++++ Data section

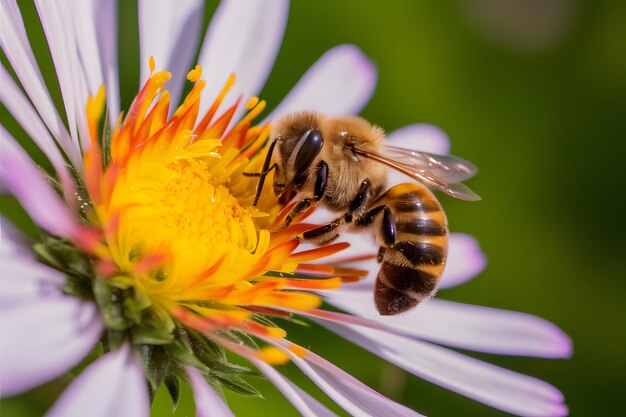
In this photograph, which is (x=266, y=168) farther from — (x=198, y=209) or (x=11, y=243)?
(x=11, y=243)

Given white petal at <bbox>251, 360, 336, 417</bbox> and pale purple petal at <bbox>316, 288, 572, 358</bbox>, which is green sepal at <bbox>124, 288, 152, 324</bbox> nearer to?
white petal at <bbox>251, 360, 336, 417</bbox>

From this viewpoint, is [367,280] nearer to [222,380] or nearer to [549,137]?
[222,380]

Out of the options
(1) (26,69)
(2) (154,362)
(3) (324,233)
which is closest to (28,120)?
(1) (26,69)

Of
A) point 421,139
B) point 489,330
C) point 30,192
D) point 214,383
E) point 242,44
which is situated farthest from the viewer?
point 421,139

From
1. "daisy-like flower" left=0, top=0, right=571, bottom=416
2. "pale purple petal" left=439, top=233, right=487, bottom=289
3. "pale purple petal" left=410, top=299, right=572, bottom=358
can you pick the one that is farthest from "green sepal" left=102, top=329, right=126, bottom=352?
"pale purple petal" left=439, top=233, right=487, bottom=289

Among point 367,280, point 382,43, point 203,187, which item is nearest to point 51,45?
point 203,187

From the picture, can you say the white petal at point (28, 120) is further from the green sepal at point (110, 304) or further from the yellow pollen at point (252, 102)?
the yellow pollen at point (252, 102)
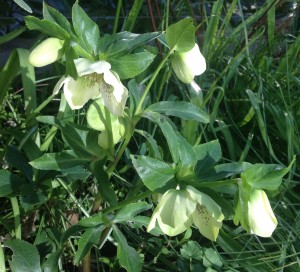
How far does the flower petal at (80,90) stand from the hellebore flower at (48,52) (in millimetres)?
49

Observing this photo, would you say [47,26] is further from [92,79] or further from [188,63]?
[188,63]

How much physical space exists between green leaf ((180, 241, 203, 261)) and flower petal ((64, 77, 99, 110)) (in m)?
0.52

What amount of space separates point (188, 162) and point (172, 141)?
42 millimetres

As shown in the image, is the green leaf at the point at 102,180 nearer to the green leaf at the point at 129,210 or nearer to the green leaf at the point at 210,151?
the green leaf at the point at 129,210

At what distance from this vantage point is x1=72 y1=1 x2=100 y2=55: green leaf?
94 cm

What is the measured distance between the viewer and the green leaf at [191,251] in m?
1.34

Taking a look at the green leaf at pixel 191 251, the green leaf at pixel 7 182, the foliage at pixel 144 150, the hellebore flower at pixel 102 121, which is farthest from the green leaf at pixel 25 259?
the green leaf at pixel 191 251

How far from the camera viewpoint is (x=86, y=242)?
1063 mm

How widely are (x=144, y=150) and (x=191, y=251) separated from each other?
0.24m

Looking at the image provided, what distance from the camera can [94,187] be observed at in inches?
59.9

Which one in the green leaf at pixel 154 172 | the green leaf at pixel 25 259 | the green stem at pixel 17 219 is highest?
the green leaf at pixel 154 172

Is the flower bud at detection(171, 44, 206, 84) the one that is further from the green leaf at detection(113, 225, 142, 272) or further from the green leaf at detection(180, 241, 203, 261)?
the green leaf at detection(180, 241, 203, 261)

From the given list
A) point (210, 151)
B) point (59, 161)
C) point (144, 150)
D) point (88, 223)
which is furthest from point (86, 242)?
point (144, 150)

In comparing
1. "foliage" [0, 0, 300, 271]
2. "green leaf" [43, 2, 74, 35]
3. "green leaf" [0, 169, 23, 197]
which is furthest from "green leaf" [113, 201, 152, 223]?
"green leaf" [43, 2, 74, 35]
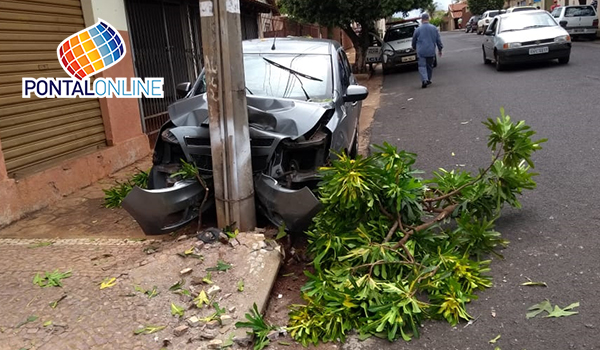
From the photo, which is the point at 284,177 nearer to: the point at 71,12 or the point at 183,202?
the point at 183,202

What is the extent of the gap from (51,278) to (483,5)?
6227cm

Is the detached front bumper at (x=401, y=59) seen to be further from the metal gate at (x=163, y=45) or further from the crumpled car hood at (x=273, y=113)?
the crumpled car hood at (x=273, y=113)

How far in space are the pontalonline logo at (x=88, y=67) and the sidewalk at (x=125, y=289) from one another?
2.28 meters

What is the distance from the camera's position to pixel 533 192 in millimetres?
5258

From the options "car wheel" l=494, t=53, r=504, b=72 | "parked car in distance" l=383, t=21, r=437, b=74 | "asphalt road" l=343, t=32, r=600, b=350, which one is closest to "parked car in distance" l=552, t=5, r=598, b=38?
"parked car in distance" l=383, t=21, r=437, b=74

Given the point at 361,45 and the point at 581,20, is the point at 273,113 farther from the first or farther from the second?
the point at 581,20

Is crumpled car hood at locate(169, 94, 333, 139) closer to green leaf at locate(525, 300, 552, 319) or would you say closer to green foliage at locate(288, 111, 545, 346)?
green foliage at locate(288, 111, 545, 346)

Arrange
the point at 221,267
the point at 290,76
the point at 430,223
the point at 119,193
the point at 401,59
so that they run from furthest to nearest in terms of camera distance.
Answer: the point at 401,59 → the point at 119,193 → the point at 290,76 → the point at 430,223 → the point at 221,267

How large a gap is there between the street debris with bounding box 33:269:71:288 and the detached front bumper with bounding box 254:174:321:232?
1.71 m

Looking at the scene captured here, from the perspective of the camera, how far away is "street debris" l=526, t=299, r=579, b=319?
328 centimetres

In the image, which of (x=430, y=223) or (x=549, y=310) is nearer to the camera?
(x=549, y=310)

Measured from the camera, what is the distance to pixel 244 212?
450cm

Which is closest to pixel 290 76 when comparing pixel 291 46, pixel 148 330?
pixel 291 46

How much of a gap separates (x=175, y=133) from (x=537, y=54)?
1209 cm
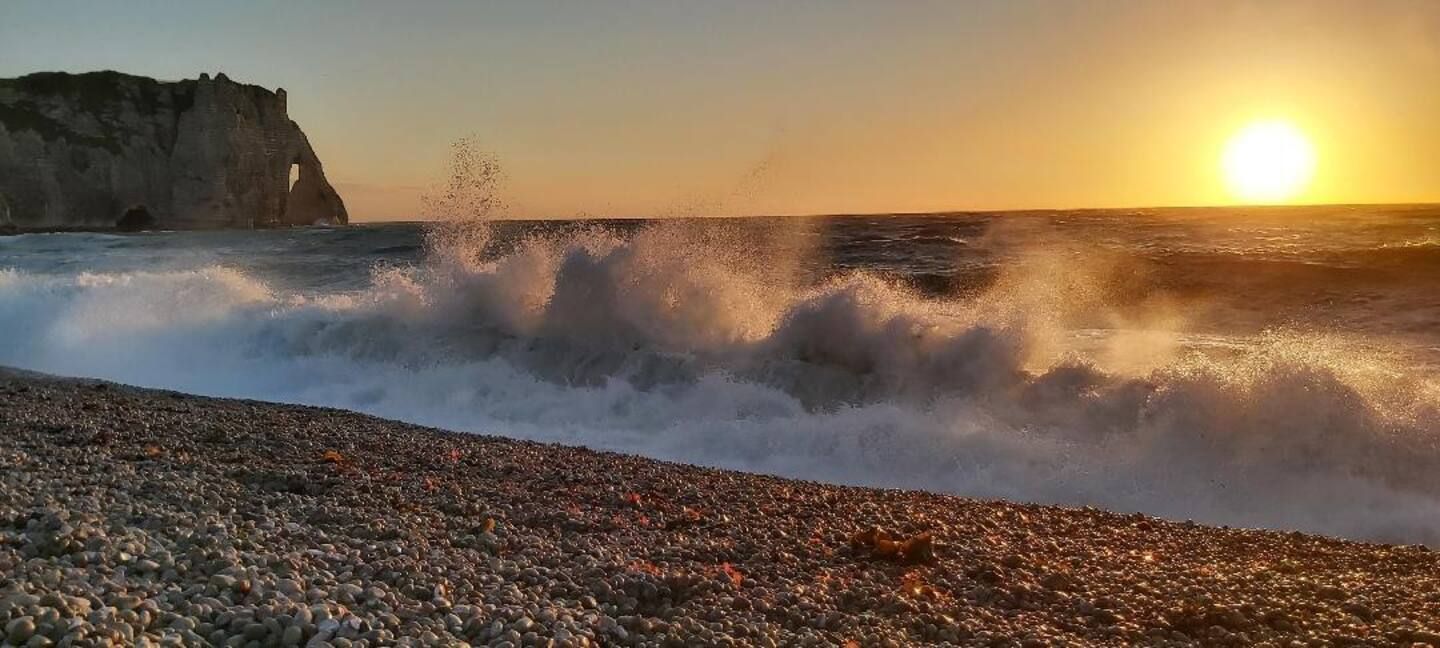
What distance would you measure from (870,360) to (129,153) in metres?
61.5

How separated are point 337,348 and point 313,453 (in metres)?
7.07

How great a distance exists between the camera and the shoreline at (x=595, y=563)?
3348mm

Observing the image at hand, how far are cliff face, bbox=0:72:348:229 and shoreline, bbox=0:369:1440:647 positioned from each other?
5930cm

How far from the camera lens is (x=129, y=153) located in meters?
58.4

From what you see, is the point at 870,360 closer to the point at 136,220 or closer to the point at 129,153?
the point at 136,220

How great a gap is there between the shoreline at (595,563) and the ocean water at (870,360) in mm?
1764

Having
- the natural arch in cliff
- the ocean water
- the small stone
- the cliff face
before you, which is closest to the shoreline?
the small stone

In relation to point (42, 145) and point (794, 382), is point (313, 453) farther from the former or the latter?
point (42, 145)

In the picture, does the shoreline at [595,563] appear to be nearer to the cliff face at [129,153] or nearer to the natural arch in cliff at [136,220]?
the cliff face at [129,153]

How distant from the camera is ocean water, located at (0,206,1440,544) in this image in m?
7.88

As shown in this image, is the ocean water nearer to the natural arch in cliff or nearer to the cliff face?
the cliff face

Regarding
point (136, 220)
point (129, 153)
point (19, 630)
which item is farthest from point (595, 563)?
point (129, 153)

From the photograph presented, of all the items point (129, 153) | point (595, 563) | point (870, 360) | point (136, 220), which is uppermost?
point (129, 153)

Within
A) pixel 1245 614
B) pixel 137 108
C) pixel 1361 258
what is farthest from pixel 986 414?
pixel 137 108
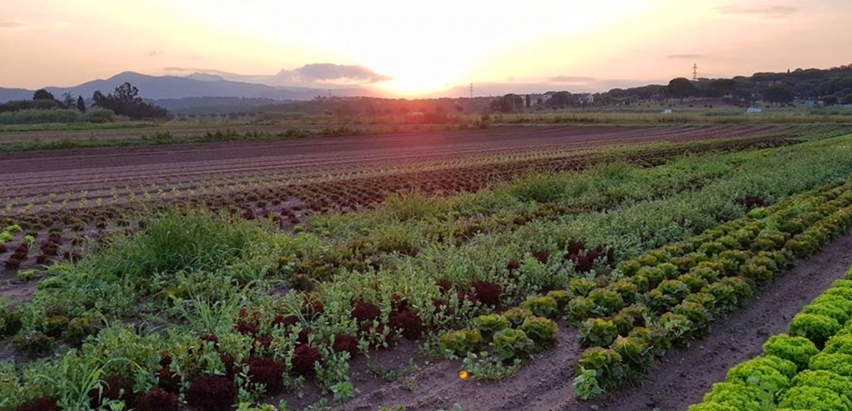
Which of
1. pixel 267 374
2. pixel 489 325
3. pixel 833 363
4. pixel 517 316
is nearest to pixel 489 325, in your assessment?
pixel 489 325

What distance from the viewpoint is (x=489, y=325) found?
5469mm

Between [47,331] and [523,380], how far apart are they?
14.2 feet

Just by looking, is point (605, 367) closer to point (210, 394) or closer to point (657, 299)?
point (657, 299)

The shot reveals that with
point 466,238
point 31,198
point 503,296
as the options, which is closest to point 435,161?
point 31,198

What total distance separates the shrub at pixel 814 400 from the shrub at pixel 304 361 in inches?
128

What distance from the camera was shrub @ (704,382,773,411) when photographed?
3871mm

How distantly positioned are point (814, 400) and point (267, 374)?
12.0 ft

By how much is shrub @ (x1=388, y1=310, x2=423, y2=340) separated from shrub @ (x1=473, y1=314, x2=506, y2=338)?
1.79ft

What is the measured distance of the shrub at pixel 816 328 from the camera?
17.0 feet

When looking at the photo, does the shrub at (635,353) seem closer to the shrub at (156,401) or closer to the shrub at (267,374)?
the shrub at (267,374)

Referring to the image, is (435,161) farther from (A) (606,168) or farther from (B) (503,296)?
(B) (503,296)

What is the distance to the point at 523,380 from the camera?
15.8 feet

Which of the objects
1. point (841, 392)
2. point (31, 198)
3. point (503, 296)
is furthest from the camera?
point (31, 198)

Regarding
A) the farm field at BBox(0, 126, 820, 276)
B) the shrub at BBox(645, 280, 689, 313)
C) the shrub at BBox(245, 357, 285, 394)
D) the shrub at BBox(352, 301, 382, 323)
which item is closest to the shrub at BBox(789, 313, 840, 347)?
the shrub at BBox(645, 280, 689, 313)
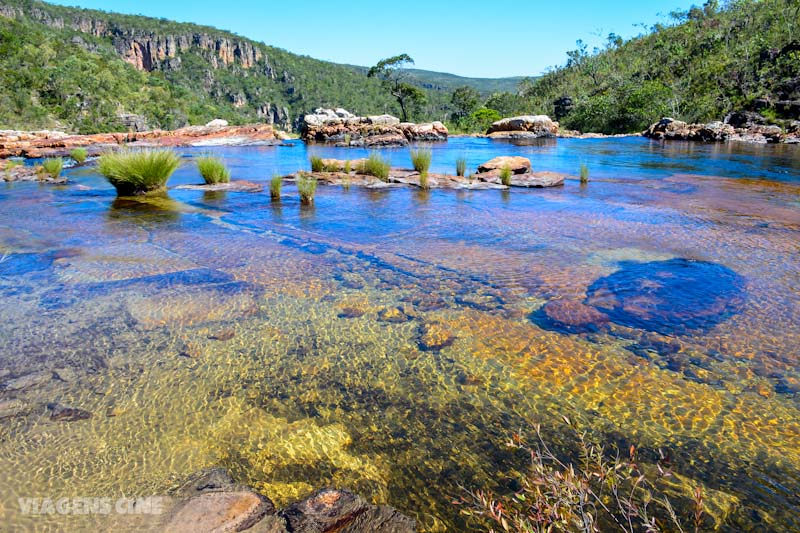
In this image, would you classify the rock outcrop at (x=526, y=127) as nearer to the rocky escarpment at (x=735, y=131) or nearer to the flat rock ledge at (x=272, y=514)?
the rocky escarpment at (x=735, y=131)

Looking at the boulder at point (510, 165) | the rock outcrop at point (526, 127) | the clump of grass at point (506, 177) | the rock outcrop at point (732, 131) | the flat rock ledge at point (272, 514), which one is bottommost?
the flat rock ledge at point (272, 514)

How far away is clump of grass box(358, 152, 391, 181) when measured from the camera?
14.8m

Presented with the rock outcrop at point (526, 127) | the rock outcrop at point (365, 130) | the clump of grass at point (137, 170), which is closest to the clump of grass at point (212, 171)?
the clump of grass at point (137, 170)

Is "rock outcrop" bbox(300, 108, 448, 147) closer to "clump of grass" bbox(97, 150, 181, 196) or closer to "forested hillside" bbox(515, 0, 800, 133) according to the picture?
"forested hillside" bbox(515, 0, 800, 133)

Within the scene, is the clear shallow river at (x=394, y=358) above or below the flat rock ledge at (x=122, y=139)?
below

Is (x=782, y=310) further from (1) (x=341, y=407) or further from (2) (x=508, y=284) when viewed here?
(1) (x=341, y=407)

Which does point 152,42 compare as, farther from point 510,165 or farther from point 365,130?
point 510,165

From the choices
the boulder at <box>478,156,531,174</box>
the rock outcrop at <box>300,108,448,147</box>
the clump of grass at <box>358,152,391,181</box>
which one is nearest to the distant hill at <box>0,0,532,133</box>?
the rock outcrop at <box>300,108,448,147</box>

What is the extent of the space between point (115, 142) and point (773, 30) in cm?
6148

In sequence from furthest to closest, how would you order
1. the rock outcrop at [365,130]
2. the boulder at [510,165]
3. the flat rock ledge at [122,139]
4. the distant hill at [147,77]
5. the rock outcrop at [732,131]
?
the distant hill at [147,77]
the rock outcrop at [365,130]
the rock outcrop at [732,131]
the flat rock ledge at [122,139]
the boulder at [510,165]

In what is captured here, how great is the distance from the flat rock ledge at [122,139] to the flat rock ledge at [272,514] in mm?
28340

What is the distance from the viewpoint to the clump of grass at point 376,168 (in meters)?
14.8

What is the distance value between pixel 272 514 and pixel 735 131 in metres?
42.2

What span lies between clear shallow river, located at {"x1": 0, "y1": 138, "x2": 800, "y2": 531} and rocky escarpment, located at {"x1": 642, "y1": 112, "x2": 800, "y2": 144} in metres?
31.5
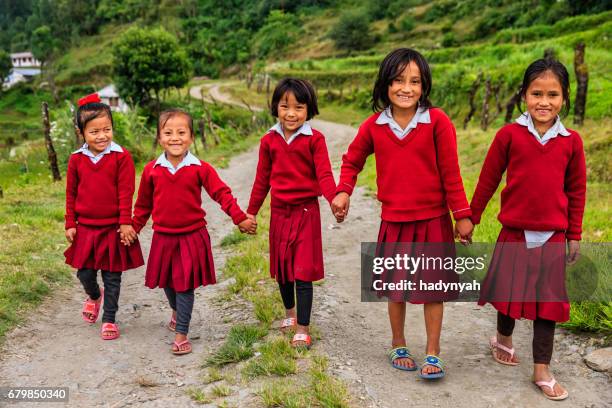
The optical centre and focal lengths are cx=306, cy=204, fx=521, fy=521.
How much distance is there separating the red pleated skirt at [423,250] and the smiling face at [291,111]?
1032 mm

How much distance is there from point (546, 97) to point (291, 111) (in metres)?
1.70

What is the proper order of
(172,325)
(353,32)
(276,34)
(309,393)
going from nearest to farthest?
(309,393) < (172,325) < (353,32) < (276,34)

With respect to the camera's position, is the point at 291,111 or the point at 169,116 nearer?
the point at 291,111

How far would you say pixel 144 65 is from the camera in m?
36.2

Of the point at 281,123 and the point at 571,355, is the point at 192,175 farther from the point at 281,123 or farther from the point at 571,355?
the point at 571,355

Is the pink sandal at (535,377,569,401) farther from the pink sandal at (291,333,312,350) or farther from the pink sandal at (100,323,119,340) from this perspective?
the pink sandal at (100,323,119,340)

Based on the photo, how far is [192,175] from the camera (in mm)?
3953

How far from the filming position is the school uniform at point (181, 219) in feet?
12.9

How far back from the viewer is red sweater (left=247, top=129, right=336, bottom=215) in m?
Result: 3.82

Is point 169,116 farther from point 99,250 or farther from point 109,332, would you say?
point 109,332

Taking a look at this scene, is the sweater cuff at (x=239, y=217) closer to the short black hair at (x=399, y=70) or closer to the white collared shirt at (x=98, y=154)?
the white collared shirt at (x=98, y=154)

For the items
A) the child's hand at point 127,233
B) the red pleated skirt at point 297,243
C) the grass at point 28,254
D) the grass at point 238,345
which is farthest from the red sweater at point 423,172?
the grass at point 28,254

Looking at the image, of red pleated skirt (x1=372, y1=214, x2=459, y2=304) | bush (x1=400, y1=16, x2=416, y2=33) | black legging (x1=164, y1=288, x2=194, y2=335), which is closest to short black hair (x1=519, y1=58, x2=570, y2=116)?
red pleated skirt (x1=372, y1=214, x2=459, y2=304)

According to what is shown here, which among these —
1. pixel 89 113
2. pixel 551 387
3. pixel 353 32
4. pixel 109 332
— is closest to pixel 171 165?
pixel 89 113
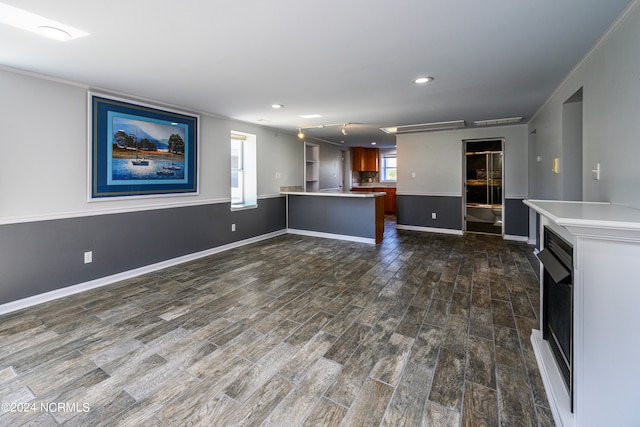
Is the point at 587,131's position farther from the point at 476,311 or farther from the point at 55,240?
the point at 55,240

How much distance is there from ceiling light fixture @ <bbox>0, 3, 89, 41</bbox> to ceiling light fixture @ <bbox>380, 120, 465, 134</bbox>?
16.4 ft

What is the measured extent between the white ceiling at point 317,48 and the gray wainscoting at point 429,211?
2.74m

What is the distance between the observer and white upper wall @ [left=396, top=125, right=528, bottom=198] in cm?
571

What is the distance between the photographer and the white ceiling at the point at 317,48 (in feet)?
5.97

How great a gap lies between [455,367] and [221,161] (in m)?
4.35

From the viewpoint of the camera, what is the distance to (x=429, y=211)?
6617 millimetres

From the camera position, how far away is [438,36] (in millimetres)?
2146

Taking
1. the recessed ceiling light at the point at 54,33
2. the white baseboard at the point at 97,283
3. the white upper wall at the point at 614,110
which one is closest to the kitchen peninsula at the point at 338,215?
the white baseboard at the point at 97,283

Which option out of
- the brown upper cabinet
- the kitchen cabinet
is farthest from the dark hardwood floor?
the brown upper cabinet

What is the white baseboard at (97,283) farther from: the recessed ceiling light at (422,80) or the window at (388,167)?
the window at (388,167)

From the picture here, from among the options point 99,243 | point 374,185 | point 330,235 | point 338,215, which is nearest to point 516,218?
point 338,215

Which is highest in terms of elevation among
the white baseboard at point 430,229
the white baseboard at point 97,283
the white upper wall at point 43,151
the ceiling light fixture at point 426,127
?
the ceiling light fixture at point 426,127

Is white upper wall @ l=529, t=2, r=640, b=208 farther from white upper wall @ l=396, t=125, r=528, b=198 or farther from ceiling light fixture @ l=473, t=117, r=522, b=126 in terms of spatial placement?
white upper wall @ l=396, t=125, r=528, b=198

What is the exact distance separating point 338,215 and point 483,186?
317cm
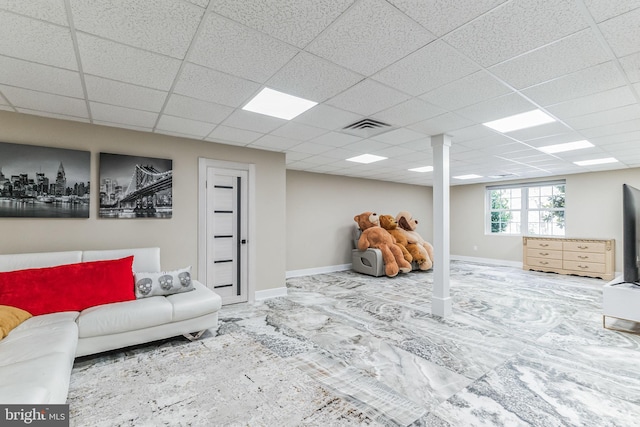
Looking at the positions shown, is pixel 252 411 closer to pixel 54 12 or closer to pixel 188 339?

++++++++

*The exercise*
Starting at the line that contains "Which option out of", write out every line through the final line of the entries, word for word; skip any pictures.

*Exercise solution*
Which option out of
- the brown upper cabinet
- the kitchen cabinet
is farthest from the dark hardwood floor?
the brown upper cabinet

What is the white baseboard at (97,283) farther from: the recessed ceiling light at (422,80) or the window at (388,167)?
the window at (388,167)

From the picture here, from among the options point 99,243 | point 374,185 | point 330,235 | point 338,215, which is nearest to point 516,218?
point 338,215

Which is highest in terms of elevation among
the white baseboard at point 430,229
the white baseboard at point 97,283
the white upper wall at point 43,151
the ceiling light fixture at point 426,127
?
the ceiling light fixture at point 426,127

Is white upper wall @ l=529, t=2, r=640, b=208 farther from white upper wall @ l=396, t=125, r=528, b=198 or farther from ceiling light fixture @ l=473, t=117, r=522, b=126 in terms of spatial placement?
white upper wall @ l=396, t=125, r=528, b=198

What is the exact distance separating point 338,215 and point 483,186?
317cm
Looking at the positions shown, is pixel 252 411 closer to pixel 54 12 or closer to pixel 188 339?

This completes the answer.